• **Source text**:
Device Functions
Inplace Functions
subroutine devf_zeros(dv_A)
Initializes the device variable to zero
Input:
type(devVar) dv_A
Output:
None
Description:
Sets device variable created by allocate_dv to 0.
Error handling:
None
Examples of use:
dv_A = allocate_dv('real', 4)
call devf_zeros(dv_A)
subroutine devf_conjugate(dv_A)
Inplace complex conjugate
Input:
type(devVar) dv_A
Output:
None
Description:
Sets device variable created by allocate_dv to its complex conjugate
Error handling:
In the case where the device variable is not of type cmplx4, an error message is displayed and execution stopped.
Examples of use:
complex array(4)
...
dv_A = allocate_dv('complex', 4)
call transfer_c4(array,dv_A,.true.)
call devf_conjugate(dv_A)
subroutine devf_partofcmplx(dv_A)

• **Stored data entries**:
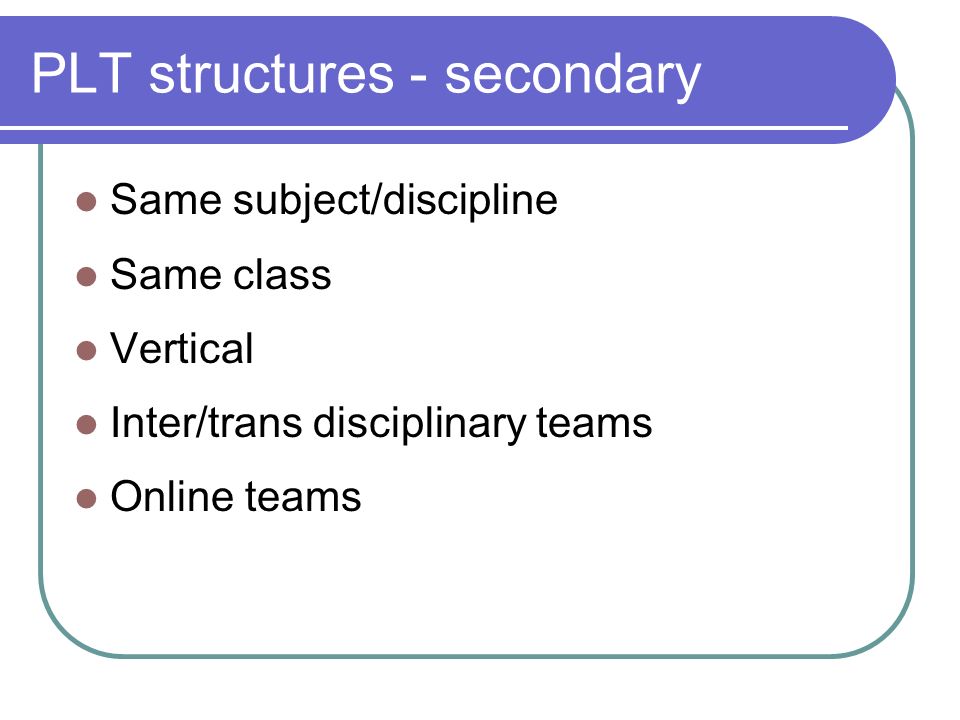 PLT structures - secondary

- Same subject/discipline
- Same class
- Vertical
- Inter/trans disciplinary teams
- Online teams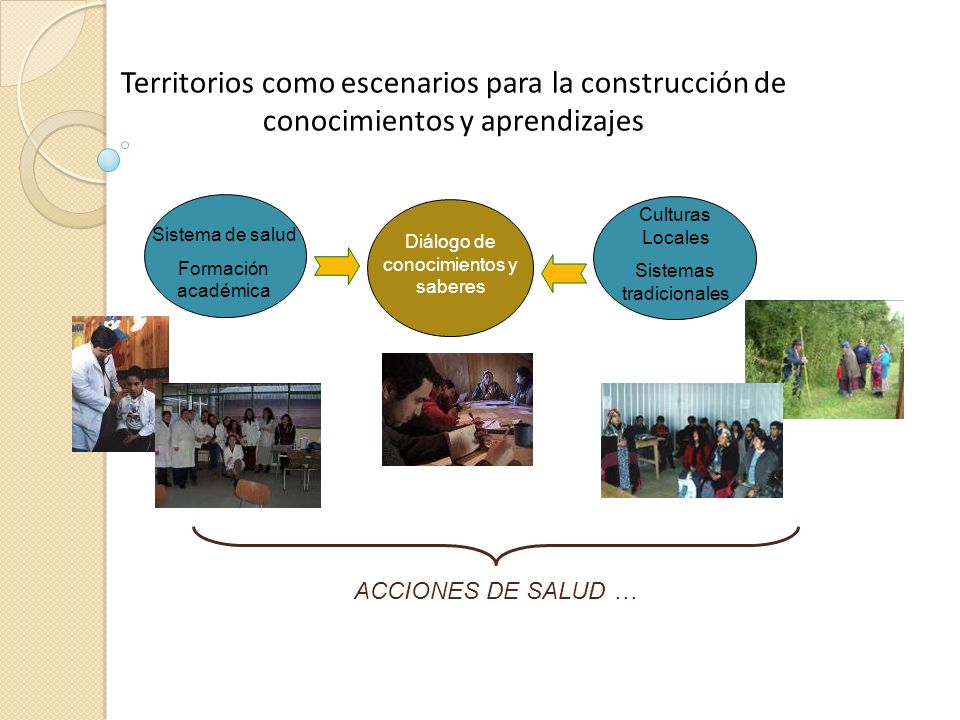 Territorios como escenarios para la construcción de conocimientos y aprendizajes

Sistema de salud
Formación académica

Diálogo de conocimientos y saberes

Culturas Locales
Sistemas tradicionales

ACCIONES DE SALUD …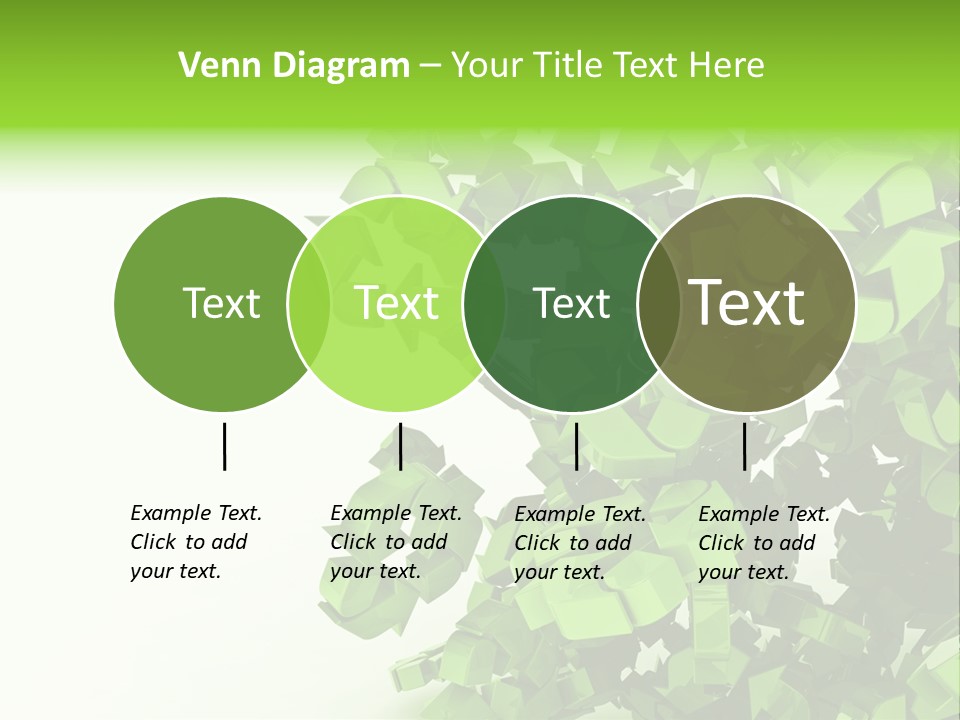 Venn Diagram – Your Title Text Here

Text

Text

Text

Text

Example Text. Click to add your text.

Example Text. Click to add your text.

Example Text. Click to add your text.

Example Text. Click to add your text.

• **Task item**: In the device functions text, shorten the paragraph that begins "In the case where the device variable" while keeping its main facts.

• **Exercise answer**: If the device variable is not of type cmplx4, an error message appears and execution stops.